Conclusion: After dual antiplatelet pretreatment combined with low-dose rtPA intravenous thrombolysis for acute mild stroke under multimodal MRI guidance, the proportion of patients with good functional outcomes within 90 days was higher compared to the DAPT group and the standard-dose group, with statistical significance. There was no significant increase in the risk of cerebral hemorrhage compared to the standard-dose group and the DAPT group.
Worldwide, mild strokes are quite common. Statistics show that more than 50% of individuals with acute ischemic stroke also experience mild ischemic stroke (1, 2). For acute ischemic stroke within 4.5 h of onset, intravenous thrombolysis with alteplase is the most well-supported pharmacological therapy according to evidence-based medicine. However, there is controversy regarding the use of intravenous thrombolysis for patients with mild strokes (3–6). Most experts agree that acute reperfusion therapy may pose more risks than benefits for those with mild strokes, who generally have a good prognosis. Nevertheless, the prognosis and clinical outcomes for these patients could still be improved. The MaRISS study found that 37% of patients with mild ischemic stroke (NIHSS ≤5) had functional disability at 90 days (mRS score of 2–6) (5). The administration of intravenous thrombolysis, as well as the dose of alteplase (recombinant tissue-type plasminogen activator, rt-PA), affects the prognosis of ischemic stroke patients. The ENCHANTED study (7) showed that low-dose rt-PA (0.6 mg/kg) can reduce mortality and disability after 90 days, but it did not establish that this treatment is superior to standard-dose intravenous thrombolysis. However, the incidence of symptomatic intracerebral hemorrhage (sICH) was lower in the low-dose group. A meta-analysis comparing the effects of standard-dose and low-dose rt-PA intravenous thrombolysis (8) showed that both doses were equally effective. However, the incidence of intracranial hemorrhage increased with the dose of rt-PA (9). Multimodal MRI examinations can effectively reflect the condition of the responsible blood vessels and aid in assessing the risk of disease progression. MRI-guided thrombolytic therapy appears to be both safe and effective for patients with low NIHSS scores or no disability (10).
This study examined the safety and efficacy of dual antiplatelet pretreatment combined with low-dose rtPA intravenous thrombolysis therapy in patients with acute mild ischemic stroke under MRI guidance. The goal was to provide a theoretical basis for using this combined approach in patients with mild ischemic stroke.
A retrospective study was conducted involving 383 patients with mild stroke who visited Tianjin Huanhu Hospital from May 2021 to March 2024 and completed multimodal MRI examinations (including T1WI, T2WI, DWI, T2-FLAIR, GRE-T2*, and MRA) before treatment (Figure 1). The cohort consisted of 269 males and 114 females, aged 28–85 years. They were divided into three groups based on treatment: the DAPT plus low-dose thrombolysis group (164 cases), which received dual antiplatelet pretreatment combined with rt-PA (0.60 mg/kg) intravenous thrombolysis; the standard-dose thrombolysis group (112 cases), which received rt-PA (0.90 mg/kg) intravenous thrombolysis; and the DAPT group (107 cases), which refused intravenous thrombolysis.
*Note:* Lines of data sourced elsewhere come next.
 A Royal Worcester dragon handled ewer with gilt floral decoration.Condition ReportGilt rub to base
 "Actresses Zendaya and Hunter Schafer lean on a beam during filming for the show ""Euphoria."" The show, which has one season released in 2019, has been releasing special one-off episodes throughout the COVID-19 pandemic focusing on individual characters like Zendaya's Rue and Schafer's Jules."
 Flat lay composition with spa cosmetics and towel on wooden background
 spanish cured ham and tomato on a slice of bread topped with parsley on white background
1. Patients met the indications for intravenous thrombolysis as outlined in the “Guidelines for the Diagnosis and Treatment of Acute Ischemic Stroke in China 2018” (11) and the “2019 American Heart Association/American Stroke Association Guidelines for Early Treatment of Acute Ischemic Stroke” (12). 2. NIHSS score ≤ 5 points (0 points for awareness item) at admission. 3. Onset time ≤ 4.5 h. 4. Patients underwent a multimodal MRI examination (including T1WI, T2WI, DWI, T2-FLAIR, GRE-T2*, MRA) before intravenous thrombolysis, and acute ischemic cerebral infarction lesions were confirmed by DWI (with reference to the ADC map).
1. Patients with contraindications to intravenous thrombolysis as specified in the “2018 Guidelines for the Diagnosis and Treatment of Acute Ischemic Stroke in China” and the “2019 American Heart Association/American Stroke Association Guidelines for the Early Treatment of Acute Ischemic Stroke.” 2. Patients with a modified Rankin Scale (mRS) score ≥ 2 points. 3. Patients who received endovascular treatment. 4. Patients who did not receive dual antiplatelet therapy (except for those with contraindications due to bleeding from thrombolytic therapy).
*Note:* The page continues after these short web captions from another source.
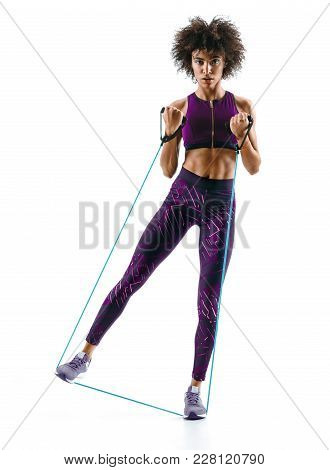 Young Girl Performs Exercises Using Expander. Photo Of Muscular African Girl Isolated On White Backg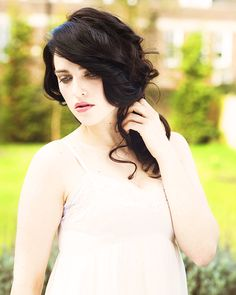 pale skin, blue eyes and black hair <3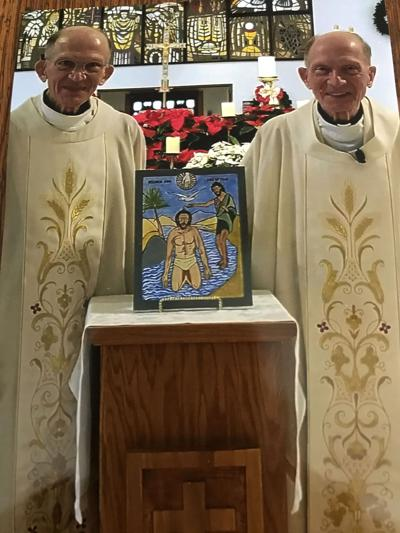 Twin paints icon of the Baptism for Epiphany cathedral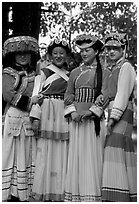 Women wearing Naxi dress. Lijiang, Yunnan, China (black and white)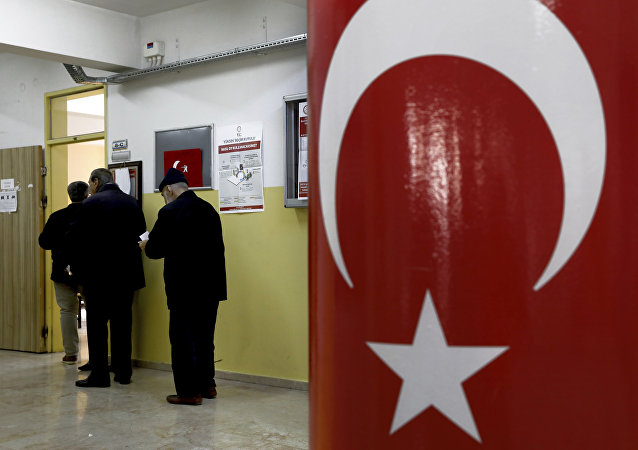 Voters wait in the line for cast their ballots at a polling station during the local elections in Ankara, Turkey, Sunday, March 31, 2019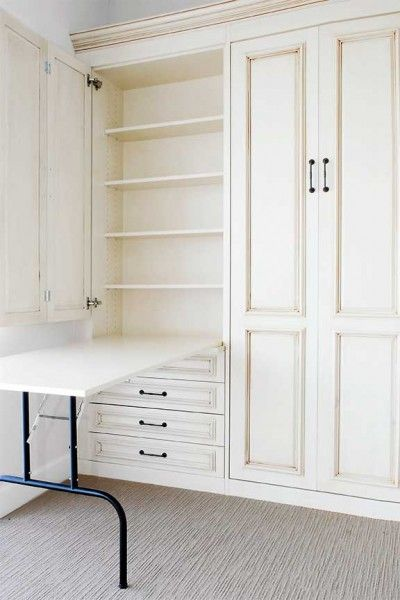 """If you're tight on space, this """"murphy table"""" is perfect for a craft room. The table folds down for use, revealing storage shelves. When you're done, simply fold it away and close the door."""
Patients or their relatives were fully informed of the treatment plan and provided signed informed consent (Ethics Committee Approval No.: 2022–047).
DAPT plus low-dose thrombolysis group: Patients received 100 mg of aspirin orally before thrombolysis, within 4.5 h of onset, combined with 75 mg of clopidogrel pretreatment. They were then administered alteplase rt-PA (Boehringer Ingelheim, Germany, Aileton; specifications: 20 mg and 50 mg, S20110051) at a dosage of 0.60 mg/kg for intravenous thrombolysis (with a maximum dose not exceeding 60 mg). Treatment Method: Fifteen percent of the rt-PA dose was administered intravenously within 1 min, while the remaining 85% was infused intravenously at a constant rate over 60 min. During thrombolysis, the patient’s neurological symptoms and bleeding were closely monitored, and a head CT was reviewed as needed. If the patient’s condition was stable, a multimodal MRI of the head was performed 24 h after thrombolysis. If there was a need to exclude bleeding, a head CT was conducted. Imaging examinations were used to rule out intracranial hemorrhage or bleeding in other critical organs, and the patient was prescribed dual antiplatelet therapy: aspirin 100 mg daily and clopidogrel 75 mg daily for 21 days.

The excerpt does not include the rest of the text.